The decline of hemoglobin (difference between hemoglobin analysed at admittance to the delivery ward and hemoglobin 3–7 days post partum) did not correlate to the result of blood loss (r2 = 0.05). Only 17 patients were available for this analysis.

Discussion

The alkaline hematin method has been used in other studies (3). The Stomacher Lab-Blender simplifies the procedure and measurements of known volumes of blood in pads have been excellent (14). The measured amount in our study is, therefore, considered to be ‘the true amount’. Errors can occur if all pads are not collected. Since estimation was performed on the same occasion as measurement, this was less likely to occur.

There was good agreement between estimations performed by different persons in the same hospital. Since estimation of blood loss is routine in our hospital, there are guidelines to assist the staff even if no written instructions are at hand.

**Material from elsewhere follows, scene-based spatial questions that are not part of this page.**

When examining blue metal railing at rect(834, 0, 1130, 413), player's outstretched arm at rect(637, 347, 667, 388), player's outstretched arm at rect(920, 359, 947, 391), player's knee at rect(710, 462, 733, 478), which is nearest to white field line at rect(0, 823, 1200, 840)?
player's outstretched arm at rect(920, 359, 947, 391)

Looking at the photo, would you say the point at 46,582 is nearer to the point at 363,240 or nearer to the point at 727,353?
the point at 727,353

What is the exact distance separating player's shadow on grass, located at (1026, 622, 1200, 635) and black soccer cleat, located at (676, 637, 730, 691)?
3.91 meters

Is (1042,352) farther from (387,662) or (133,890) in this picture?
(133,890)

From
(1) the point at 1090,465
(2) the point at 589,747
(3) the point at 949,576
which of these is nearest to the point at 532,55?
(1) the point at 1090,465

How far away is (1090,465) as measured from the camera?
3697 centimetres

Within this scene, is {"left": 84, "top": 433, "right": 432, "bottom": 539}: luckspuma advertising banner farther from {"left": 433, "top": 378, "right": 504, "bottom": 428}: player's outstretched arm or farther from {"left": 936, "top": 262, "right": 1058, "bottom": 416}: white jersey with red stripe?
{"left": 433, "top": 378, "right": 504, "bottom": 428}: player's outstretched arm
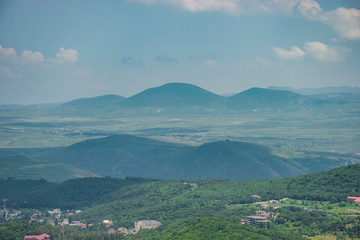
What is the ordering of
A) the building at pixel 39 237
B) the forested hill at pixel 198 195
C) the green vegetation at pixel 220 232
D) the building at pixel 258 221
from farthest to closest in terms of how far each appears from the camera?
1. the forested hill at pixel 198 195
2. the building at pixel 39 237
3. the building at pixel 258 221
4. the green vegetation at pixel 220 232

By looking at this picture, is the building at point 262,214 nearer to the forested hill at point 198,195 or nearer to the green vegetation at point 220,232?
the forested hill at point 198,195

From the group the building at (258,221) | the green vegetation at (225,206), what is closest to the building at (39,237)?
the green vegetation at (225,206)

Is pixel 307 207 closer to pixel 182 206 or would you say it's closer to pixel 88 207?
pixel 182 206

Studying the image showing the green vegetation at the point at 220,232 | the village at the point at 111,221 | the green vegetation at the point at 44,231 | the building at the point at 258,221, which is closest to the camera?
the green vegetation at the point at 220,232

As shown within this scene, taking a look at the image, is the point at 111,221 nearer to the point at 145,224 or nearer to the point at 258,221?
Result: the point at 145,224

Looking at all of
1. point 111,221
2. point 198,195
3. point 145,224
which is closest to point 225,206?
point 145,224

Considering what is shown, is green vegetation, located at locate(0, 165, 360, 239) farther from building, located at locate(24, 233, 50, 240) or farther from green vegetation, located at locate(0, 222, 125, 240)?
building, located at locate(24, 233, 50, 240)

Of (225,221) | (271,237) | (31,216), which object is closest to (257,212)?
(225,221)
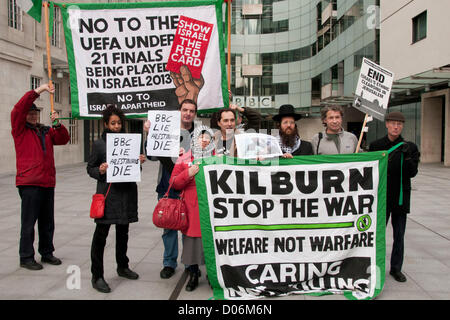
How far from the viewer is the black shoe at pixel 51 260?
183 inches

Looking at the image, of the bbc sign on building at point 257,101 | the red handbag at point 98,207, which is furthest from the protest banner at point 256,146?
the bbc sign on building at point 257,101

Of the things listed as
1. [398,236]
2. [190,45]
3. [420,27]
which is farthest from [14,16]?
[420,27]

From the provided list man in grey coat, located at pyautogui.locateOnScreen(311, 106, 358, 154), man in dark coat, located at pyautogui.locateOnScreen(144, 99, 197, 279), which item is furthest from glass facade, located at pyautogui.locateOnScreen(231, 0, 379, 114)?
man in dark coat, located at pyautogui.locateOnScreen(144, 99, 197, 279)

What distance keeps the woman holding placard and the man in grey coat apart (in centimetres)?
130

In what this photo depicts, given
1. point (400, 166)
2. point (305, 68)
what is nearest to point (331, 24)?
point (305, 68)

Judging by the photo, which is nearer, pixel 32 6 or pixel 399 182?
pixel 399 182

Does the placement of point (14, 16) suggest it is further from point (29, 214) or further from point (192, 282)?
point (192, 282)

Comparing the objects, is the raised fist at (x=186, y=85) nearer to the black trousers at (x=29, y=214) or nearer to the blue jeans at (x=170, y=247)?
the blue jeans at (x=170, y=247)

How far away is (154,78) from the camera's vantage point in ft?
14.6

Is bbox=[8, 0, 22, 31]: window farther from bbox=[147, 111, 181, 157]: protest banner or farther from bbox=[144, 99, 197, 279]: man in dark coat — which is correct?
bbox=[147, 111, 181, 157]: protest banner

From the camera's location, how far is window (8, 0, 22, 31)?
Result: 15562 millimetres

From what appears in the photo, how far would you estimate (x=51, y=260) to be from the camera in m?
4.66

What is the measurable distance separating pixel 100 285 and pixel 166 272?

On the other hand, estimation in comparison with measured blood loss resulted in an over-estimation of blood loss in our study. This indicates that clinical routine has to be checked with objective methods. In women delivered by cesarean section, measured blood loss correlated better with estimated loss than in women delivered by vaginal delivery, where there was no correlation. In the first case, blood loss was estimated by the obstetrician and the anesthetist nurse, and in the latter, by the midwife. Anesthetic nurses, who are used to various surgical procedures, may be more precise in their estimation, while midwives may be biased, expecting the blood loss to vary less in normal deliveries.

The interpretation of correlation coefficients when comparing two methods is difficult. Therefore, a method recommended by Bland and Altman was also used, showing estimation to be inaccurate both in the cesarean and the vaginal group. Other studies have shown an over-estimation in small bleedings and an under-estimation in larger bleedings (10), or an under-estimation when compared to measured (8, 12). The conclusion of these three studies is that estimation of blood is grossly inaccurate. This indicates that our findings are generally applicable. Routines on how to estimate blood loss may also differ from hospital to hospital and even between different professions. This indicates that how estimation is carried out may vary in different hands and locations. Using estimated blood loss as a variable in quality assurance may therefore be problematic. Likewise, comparisons of studies should be performed with caution.

Bleedings over 1000 ml were few in this small study. The alkaline hematin method is also less suitable for excessive bleedings. Previous studies have shown that large bleedings are detected only if blood pressure and pulse are affected (6, 10).

No correlation could be seen between measured blood loss and decline of hemoglobin. Only a few patients were available for the analysis, but this agrees with a previous study, where post partum hemoglobin of almost 700 patients were compared with estimated blood loss during delivery (17). After delivery, changes in body fluids occur which may partly explain this lack of correlation. Post partum hemoglobin, therefore, seems to be of limited value.

In summary, estimation of blood loss in association with either vaginal delivery or cesarean section is imprecise, and attention should be paid to this fact in the clinical situation. Vigilance in monitoring blood loss after delivery is, however, mandatory. Estimation is the only simple method available, but its inaccuracy must be kept in mind.

Acknowledgement

The study was supported by Praktikertjänst AB, Stockholm, Sweden.